I sped home, feeling contaminated. I went straight to the shower and scrubbed myself, Silkwood-style with a hard nail brush, my skin looking like I’d been attacked by a pack of cats when I was done. I got into bed still feeling infected, fussed around in the sheets for an hour, then got up and showered again. Around 2 a.m., I fell into a sweaty, heavy sleep filled with leering old men I thought were my father until I got close enough to see their faces melt. More potent nightmares followed: Michelle was cooking pancakes, and grasshoppers were floating in the batter, their twig legs snapping off as Michelle stirred. They got cooked into the pancakes, and my mom made us eat them anyway, good protein, crunch, crackle. Then we all started dying— choking, slobbering, eyes floating back in our heads—because the grasshoppers were poisoned. I swallowed one of the big insects and felt it fight its way back up my throat, its sticky body surfacing in my mouth, squirting my tongue with tobacco, pushing its head against my teeth to escape.
The morning dawned an unimpressive gray.
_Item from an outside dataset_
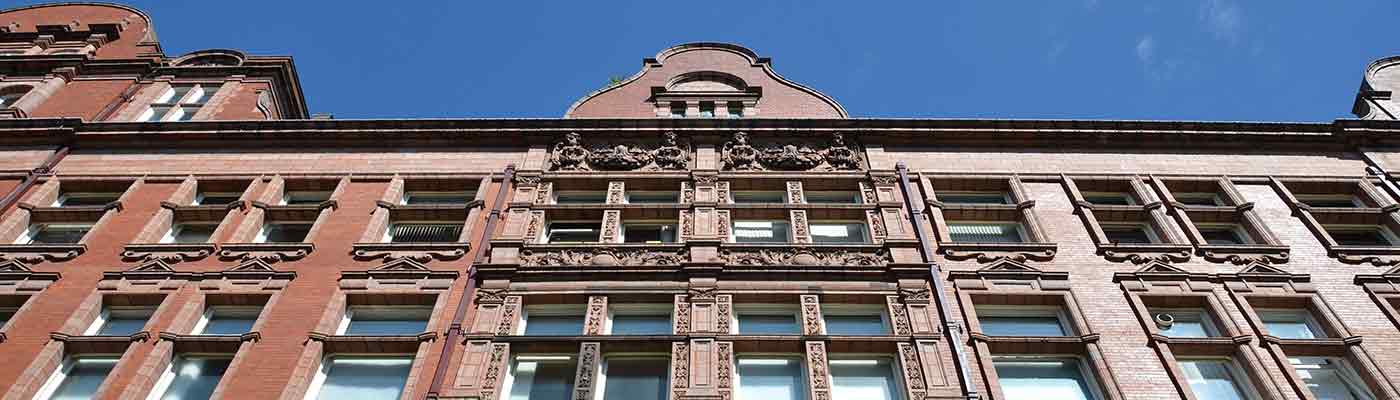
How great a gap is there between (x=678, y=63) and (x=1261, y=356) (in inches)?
673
I showered again— my skin still feeling suspicious—and then drove to the downtown public library, a white pillared building that used to be a bank. I sat next to a pungent man with a matted beard and a stained army jacket, the guy I always end up next to in public places, and finally got on the Internet. I found the massive, sad Missing Persons database and entered her name.
The screen made its churning, thinking sound and I sweated while hoping a No Data screen would come up. No such luck. The photo was different from the yearbook but not too: Diondra with the mousse-hard curls and the cresting bangs, charcoal eyeliner and pink lipgloss. She was smiling just the tiniest bit, pouting her lips out.
DIONDRA SUE WERTZNER
BORN: OCTOBER 28, 1967
REPORTED MISSING: JANUARY 21, 1985
BEN WAS WAITING for me again, this time with his arms crossed, leaned back in the chair, belligerent. He’d given me the silent treatment a week before granting my request to see him. Now he shook his head at me when I sat down.